Residents in areas hit by natural disasters responded to Prime Minister Shinzo Abe’s announcement Friday of his decision to resign with words of gratitude and concern.
“The current administration supported us well, and we were able to speedily push forward with reconstruction,” said Yoshihide Abe, 52, head of a group aimed at rebuilding the town of Onagawa, Miyagi Prefecture. Regarding the next prime minister, he said, “I believe the change to a younger generation will lead to good results.”
The town’s center, which was destroyed by the March 2011 tsunami, has seen major progress in reconstruction, with a processing plant, train station and other facilities rebuilt.
“I felt Prime Minister Abe has always cared about disaster areas,” vocational school student Shinya Sasaki, 19, said. “I wanted him to continue.” Abe once visited his high school in the town of Otsuchi, Iwate Prefecture, which was also damaged by the tsunami.
Tamiko Ando, 74, lived in the town of Tomioka in adjacent Fukushima Prefecture at the time of the quake and tsunami. Following the unprecedented triple core meltdown at the Fukushima No. 1 nuclear plant, which suffered a blackout, she was forced to move further inland to Koriyama. “I wanted him to exercise his leadership a bit more,” she said.
“I have no expectations” for the Tokyo Summer Olympics and Paralympics, she said, citing Abe’s September 2013 comments during Tokyo’s bid that the Fukushima nuclear disaster was “under control.”
“I want the next prime minister to take action and push forward postdisaster reconstruction,” Ando said. The Tokyo Games have been postponed by a year to 2021 due to the novel coronavirus pandemic.
In Kyushu, residents of Kumamoto Prefecture who experienced widespread damage from the April 2016 earthquakes and this year’s heavy rain expressed thanks.
“I’ve heard he is sick, so it can’t be helped,” said a 70-year-old woman who was surprised by news of Abe’s decision.
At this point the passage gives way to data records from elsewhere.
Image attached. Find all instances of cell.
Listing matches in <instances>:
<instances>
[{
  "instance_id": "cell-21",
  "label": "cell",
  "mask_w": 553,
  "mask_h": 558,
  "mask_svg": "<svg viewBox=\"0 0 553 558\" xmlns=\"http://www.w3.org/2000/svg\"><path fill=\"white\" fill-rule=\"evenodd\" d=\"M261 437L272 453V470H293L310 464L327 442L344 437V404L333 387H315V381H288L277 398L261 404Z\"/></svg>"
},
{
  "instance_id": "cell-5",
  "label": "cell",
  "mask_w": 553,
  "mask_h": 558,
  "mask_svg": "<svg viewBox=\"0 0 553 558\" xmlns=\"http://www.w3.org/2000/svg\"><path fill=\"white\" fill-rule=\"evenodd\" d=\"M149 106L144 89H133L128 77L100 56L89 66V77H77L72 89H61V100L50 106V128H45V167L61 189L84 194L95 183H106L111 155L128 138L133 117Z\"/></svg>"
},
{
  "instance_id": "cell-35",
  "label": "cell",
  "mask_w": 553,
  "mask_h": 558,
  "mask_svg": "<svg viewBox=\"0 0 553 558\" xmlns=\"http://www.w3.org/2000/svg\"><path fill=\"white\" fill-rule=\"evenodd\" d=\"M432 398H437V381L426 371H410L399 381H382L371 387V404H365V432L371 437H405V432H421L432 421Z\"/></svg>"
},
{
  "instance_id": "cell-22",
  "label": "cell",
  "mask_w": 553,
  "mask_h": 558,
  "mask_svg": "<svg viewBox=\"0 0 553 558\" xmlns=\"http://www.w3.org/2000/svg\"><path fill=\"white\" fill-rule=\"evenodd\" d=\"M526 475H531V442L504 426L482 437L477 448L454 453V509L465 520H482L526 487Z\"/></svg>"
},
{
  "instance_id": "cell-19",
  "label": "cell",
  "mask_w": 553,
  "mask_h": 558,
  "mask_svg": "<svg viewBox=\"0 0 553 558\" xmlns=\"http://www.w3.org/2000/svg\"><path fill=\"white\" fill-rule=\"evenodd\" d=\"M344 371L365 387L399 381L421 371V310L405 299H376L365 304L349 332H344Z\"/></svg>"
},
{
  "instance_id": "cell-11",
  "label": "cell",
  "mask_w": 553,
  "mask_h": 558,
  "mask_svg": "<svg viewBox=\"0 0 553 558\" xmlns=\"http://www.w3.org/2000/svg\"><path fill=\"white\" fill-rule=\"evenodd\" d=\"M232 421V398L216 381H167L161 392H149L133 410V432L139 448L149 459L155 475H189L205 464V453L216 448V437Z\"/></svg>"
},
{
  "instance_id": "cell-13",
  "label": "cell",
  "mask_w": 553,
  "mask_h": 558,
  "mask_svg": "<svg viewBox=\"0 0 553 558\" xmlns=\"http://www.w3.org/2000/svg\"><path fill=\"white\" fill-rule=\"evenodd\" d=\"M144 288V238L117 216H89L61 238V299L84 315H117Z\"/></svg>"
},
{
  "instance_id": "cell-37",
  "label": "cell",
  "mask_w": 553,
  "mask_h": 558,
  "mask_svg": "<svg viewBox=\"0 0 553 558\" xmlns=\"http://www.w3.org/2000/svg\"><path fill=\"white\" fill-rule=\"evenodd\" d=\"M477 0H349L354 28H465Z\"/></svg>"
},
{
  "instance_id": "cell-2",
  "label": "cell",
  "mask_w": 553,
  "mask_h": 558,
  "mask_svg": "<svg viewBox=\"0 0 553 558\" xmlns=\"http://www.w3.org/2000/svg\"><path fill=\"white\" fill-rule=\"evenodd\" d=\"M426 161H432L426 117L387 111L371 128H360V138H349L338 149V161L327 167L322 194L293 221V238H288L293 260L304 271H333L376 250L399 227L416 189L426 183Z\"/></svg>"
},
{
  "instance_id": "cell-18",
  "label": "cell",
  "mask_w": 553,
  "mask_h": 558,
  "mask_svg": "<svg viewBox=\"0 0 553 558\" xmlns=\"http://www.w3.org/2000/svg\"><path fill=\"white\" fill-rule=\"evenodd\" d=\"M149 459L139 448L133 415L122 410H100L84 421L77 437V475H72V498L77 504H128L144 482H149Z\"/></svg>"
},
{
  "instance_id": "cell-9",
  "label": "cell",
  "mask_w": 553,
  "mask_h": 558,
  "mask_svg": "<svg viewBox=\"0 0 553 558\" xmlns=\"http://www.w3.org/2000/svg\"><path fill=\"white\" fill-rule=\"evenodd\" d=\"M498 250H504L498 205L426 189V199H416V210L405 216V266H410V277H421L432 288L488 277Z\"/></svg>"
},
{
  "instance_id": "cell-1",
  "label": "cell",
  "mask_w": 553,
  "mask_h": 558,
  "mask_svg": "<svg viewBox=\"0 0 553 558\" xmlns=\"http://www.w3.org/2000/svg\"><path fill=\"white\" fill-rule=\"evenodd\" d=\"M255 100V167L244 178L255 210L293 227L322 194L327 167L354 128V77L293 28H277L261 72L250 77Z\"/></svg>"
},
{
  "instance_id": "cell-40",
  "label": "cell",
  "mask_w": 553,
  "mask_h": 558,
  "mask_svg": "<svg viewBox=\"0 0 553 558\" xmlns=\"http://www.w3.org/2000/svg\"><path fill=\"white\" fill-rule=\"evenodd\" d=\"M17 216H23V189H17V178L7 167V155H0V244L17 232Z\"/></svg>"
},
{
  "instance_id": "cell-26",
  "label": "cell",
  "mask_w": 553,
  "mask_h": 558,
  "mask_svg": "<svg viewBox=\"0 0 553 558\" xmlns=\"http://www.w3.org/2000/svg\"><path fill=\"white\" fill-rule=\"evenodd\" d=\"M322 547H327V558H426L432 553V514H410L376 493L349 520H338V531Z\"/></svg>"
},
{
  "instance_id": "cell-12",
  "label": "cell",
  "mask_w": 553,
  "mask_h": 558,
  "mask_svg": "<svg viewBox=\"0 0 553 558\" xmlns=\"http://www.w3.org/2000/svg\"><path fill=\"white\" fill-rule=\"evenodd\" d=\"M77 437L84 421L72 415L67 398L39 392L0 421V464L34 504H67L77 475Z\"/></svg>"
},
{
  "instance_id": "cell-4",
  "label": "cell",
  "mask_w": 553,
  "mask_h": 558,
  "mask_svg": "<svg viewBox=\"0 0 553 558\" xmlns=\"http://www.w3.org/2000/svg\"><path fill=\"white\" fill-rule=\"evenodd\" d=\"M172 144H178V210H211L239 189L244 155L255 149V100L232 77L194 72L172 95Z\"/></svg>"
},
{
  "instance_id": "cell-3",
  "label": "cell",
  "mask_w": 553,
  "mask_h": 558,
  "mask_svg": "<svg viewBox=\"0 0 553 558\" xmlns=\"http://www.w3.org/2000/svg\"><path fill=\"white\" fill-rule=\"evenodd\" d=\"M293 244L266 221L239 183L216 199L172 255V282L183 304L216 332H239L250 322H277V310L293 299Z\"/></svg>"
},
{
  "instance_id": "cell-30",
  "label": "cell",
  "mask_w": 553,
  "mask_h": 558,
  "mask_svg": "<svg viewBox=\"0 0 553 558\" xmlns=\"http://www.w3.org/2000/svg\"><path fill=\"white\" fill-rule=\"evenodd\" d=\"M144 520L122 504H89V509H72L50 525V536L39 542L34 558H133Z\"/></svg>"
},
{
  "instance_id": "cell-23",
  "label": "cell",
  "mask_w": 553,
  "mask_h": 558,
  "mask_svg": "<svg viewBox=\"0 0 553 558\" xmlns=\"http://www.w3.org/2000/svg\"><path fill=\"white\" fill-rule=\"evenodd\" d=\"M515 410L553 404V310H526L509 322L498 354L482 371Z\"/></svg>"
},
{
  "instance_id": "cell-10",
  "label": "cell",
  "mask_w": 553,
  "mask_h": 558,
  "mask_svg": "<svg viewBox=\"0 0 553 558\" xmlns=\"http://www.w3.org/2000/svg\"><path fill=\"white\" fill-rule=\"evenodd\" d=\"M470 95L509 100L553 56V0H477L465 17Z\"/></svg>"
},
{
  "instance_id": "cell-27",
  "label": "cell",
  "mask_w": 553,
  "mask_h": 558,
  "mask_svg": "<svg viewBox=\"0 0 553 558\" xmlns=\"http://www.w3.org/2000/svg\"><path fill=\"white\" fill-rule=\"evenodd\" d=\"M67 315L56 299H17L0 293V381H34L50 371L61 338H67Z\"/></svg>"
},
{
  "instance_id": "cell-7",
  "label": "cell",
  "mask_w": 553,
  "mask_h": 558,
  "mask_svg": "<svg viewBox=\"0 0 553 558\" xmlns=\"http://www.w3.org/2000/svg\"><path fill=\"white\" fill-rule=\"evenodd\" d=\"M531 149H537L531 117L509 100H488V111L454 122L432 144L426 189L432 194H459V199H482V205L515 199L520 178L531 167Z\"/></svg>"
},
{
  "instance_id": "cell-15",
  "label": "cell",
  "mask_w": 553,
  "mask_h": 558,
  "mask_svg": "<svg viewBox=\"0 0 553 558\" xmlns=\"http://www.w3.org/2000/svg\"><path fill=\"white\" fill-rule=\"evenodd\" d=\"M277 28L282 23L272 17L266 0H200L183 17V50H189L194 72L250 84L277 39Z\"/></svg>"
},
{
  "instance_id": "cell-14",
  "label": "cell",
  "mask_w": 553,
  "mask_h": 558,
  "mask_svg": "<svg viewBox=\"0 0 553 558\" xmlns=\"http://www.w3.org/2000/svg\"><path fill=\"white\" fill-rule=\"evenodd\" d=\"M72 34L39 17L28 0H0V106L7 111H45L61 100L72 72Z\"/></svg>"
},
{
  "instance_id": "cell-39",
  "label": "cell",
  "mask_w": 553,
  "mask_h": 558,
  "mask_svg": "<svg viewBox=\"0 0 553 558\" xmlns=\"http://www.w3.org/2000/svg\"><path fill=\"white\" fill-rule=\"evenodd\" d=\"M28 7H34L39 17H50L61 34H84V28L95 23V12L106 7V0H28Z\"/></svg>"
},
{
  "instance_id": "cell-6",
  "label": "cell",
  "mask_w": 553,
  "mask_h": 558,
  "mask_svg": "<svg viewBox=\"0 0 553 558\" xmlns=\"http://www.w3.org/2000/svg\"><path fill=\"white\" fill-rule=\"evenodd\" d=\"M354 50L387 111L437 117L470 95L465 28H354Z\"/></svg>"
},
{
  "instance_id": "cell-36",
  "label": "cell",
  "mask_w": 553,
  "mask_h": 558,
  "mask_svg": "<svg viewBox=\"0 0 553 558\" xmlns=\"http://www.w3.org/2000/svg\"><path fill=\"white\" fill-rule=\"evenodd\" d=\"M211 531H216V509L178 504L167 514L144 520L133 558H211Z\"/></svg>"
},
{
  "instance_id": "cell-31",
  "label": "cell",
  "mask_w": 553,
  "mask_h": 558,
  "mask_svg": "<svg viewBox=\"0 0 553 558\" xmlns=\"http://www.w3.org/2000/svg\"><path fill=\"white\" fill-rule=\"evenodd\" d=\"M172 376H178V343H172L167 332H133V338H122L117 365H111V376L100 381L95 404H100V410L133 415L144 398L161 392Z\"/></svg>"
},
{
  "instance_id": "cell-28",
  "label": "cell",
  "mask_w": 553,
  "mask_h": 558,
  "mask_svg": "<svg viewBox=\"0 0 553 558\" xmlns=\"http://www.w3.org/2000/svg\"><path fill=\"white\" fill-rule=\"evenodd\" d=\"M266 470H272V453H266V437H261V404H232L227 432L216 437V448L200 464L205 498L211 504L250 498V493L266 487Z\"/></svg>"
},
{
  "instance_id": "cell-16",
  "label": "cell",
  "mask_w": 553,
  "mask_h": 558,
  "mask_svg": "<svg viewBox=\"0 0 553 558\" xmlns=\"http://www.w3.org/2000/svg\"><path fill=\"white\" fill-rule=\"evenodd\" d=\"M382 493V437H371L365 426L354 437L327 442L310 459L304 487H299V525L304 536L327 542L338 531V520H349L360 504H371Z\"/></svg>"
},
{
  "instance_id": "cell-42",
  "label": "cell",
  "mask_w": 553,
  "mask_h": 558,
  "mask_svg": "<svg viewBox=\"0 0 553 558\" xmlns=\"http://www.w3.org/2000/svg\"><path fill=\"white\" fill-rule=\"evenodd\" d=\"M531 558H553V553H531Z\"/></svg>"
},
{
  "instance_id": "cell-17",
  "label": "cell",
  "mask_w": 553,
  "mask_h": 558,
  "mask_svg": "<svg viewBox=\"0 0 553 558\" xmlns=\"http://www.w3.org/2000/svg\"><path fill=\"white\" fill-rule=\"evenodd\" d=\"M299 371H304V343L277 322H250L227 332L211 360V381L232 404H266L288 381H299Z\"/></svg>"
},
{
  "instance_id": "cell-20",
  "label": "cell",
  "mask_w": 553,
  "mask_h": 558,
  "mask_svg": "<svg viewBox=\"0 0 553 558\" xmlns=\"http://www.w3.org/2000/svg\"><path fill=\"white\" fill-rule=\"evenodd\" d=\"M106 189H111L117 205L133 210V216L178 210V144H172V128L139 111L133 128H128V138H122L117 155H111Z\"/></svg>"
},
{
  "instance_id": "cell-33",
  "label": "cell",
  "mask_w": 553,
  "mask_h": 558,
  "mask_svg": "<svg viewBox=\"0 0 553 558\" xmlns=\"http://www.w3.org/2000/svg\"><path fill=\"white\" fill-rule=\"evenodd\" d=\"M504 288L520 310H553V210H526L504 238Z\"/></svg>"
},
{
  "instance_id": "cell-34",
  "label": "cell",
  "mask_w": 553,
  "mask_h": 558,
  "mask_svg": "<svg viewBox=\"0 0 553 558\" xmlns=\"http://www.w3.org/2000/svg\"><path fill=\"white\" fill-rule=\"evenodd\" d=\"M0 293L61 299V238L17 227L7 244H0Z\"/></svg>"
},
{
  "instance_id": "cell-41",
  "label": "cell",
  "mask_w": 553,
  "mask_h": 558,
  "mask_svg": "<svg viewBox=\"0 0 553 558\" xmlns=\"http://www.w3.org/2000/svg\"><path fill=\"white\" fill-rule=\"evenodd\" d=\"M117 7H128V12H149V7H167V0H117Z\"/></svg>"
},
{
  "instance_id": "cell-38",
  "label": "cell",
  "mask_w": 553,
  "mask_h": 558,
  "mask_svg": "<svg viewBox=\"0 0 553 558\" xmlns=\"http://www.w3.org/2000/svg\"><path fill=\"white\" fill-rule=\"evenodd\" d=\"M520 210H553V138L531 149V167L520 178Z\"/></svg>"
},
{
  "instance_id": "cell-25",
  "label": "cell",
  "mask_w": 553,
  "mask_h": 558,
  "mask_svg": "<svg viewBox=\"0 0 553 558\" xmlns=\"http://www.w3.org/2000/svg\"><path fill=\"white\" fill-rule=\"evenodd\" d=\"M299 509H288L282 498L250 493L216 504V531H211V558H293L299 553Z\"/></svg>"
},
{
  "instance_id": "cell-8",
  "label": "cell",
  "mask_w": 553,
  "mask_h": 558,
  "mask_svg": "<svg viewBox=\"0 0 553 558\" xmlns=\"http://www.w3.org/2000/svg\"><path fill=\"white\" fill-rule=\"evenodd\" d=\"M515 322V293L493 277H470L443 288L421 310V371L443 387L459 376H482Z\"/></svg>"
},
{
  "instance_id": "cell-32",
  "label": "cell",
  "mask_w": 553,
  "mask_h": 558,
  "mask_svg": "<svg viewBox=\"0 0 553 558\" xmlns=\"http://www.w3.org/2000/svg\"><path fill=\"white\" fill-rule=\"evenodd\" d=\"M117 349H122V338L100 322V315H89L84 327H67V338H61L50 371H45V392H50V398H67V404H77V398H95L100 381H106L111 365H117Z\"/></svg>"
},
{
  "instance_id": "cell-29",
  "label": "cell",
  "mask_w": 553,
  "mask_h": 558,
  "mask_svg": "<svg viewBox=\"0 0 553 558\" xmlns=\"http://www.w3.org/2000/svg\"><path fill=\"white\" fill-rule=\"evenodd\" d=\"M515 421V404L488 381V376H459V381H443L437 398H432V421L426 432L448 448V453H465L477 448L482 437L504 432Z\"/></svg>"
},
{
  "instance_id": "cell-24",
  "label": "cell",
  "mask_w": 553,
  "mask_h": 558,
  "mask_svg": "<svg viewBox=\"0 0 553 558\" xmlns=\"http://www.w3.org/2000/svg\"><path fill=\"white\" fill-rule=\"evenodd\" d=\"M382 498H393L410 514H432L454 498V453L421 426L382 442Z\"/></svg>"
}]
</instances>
She was forced to move into a shelter in Hitoyoshi following the rain disaster.
“I am worried about my life from now on,” she said.
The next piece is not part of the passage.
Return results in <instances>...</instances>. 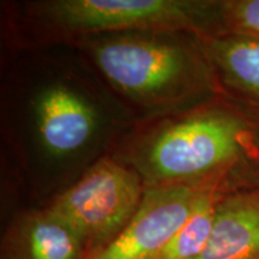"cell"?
<instances>
[{"label": "cell", "instance_id": "6da1fadb", "mask_svg": "<svg viewBox=\"0 0 259 259\" xmlns=\"http://www.w3.org/2000/svg\"><path fill=\"white\" fill-rule=\"evenodd\" d=\"M247 119L226 107H208L160 126L138 150L137 169L150 186L220 187L257 149Z\"/></svg>", "mask_w": 259, "mask_h": 259}, {"label": "cell", "instance_id": "7a4b0ae2", "mask_svg": "<svg viewBox=\"0 0 259 259\" xmlns=\"http://www.w3.org/2000/svg\"><path fill=\"white\" fill-rule=\"evenodd\" d=\"M170 34L97 37L89 40V51L103 76L130 99L148 106L168 105L208 89L215 72L197 41L187 46Z\"/></svg>", "mask_w": 259, "mask_h": 259}, {"label": "cell", "instance_id": "3957f363", "mask_svg": "<svg viewBox=\"0 0 259 259\" xmlns=\"http://www.w3.org/2000/svg\"><path fill=\"white\" fill-rule=\"evenodd\" d=\"M31 14L60 36L126 32L215 34L219 2L205 0H50Z\"/></svg>", "mask_w": 259, "mask_h": 259}, {"label": "cell", "instance_id": "277c9868", "mask_svg": "<svg viewBox=\"0 0 259 259\" xmlns=\"http://www.w3.org/2000/svg\"><path fill=\"white\" fill-rule=\"evenodd\" d=\"M144 191L136 171L105 157L48 209L79 236L87 259L120 234L139 208Z\"/></svg>", "mask_w": 259, "mask_h": 259}, {"label": "cell", "instance_id": "5b68a950", "mask_svg": "<svg viewBox=\"0 0 259 259\" xmlns=\"http://www.w3.org/2000/svg\"><path fill=\"white\" fill-rule=\"evenodd\" d=\"M210 187L150 186L116 238L87 259H154L184 226Z\"/></svg>", "mask_w": 259, "mask_h": 259}, {"label": "cell", "instance_id": "8992f818", "mask_svg": "<svg viewBox=\"0 0 259 259\" xmlns=\"http://www.w3.org/2000/svg\"><path fill=\"white\" fill-rule=\"evenodd\" d=\"M193 259H259V187L222 194L208 244Z\"/></svg>", "mask_w": 259, "mask_h": 259}, {"label": "cell", "instance_id": "52a82bcc", "mask_svg": "<svg viewBox=\"0 0 259 259\" xmlns=\"http://www.w3.org/2000/svg\"><path fill=\"white\" fill-rule=\"evenodd\" d=\"M36 119L42 144L58 156L83 148L96 128V115L89 103L60 84L50 87L38 96Z\"/></svg>", "mask_w": 259, "mask_h": 259}, {"label": "cell", "instance_id": "ba28073f", "mask_svg": "<svg viewBox=\"0 0 259 259\" xmlns=\"http://www.w3.org/2000/svg\"><path fill=\"white\" fill-rule=\"evenodd\" d=\"M9 259H84L79 236L50 209L21 216L6 236Z\"/></svg>", "mask_w": 259, "mask_h": 259}, {"label": "cell", "instance_id": "9c48e42d", "mask_svg": "<svg viewBox=\"0 0 259 259\" xmlns=\"http://www.w3.org/2000/svg\"><path fill=\"white\" fill-rule=\"evenodd\" d=\"M194 37L225 83L259 105V36L222 32Z\"/></svg>", "mask_w": 259, "mask_h": 259}, {"label": "cell", "instance_id": "30bf717a", "mask_svg": "<svg viewBox=\"0 0 259 259\" xmlns=\"http://www.w3.org/2000/svg\"><path fill=\"white\" fill-rule=\"evenodd\" d=\"M220 187L205 190L189 220L154 259H193L208 244L215 218L216 204L222 196Z\"/></svg>", "mask_w": 259, "mask_h": 259}, {"label": "cell", "instance_id": "8fae6325", "mask_svg": "<svg viewBox=\"0 0 259 259\" xmlns=\"http://www.w3.org/2000/svg\"><path fill=\"white\" fill-rule=\"evenodd\" d=\"M222 32L259 36V0L219 2L215 34Z\"/></svg>", "mask_w": 259, "mask_h": 259}]
</instances>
A 46-year-old man whose home in the village of Kuma was inundated by flood waters, believes Abe “had lots on his hands” due to having to respond to both the coronavirus pandemic and natural disasters.
“I want aid measures to continue” under the next prime minister, he said.
Mayumi Tominaga, 61, a resident of the city of Kumamoto who represented relatives of the victims of the Kumamoto quakes at a memorial service in April 2017, thanked Abe for expressing his intent to support disaster victims at the ceremony.
But she also said she hopes the next administration will “listen to small voices,” noting that her mother died from the effects of living in a car after the quakes, and that the current government did not provide enough support to such people.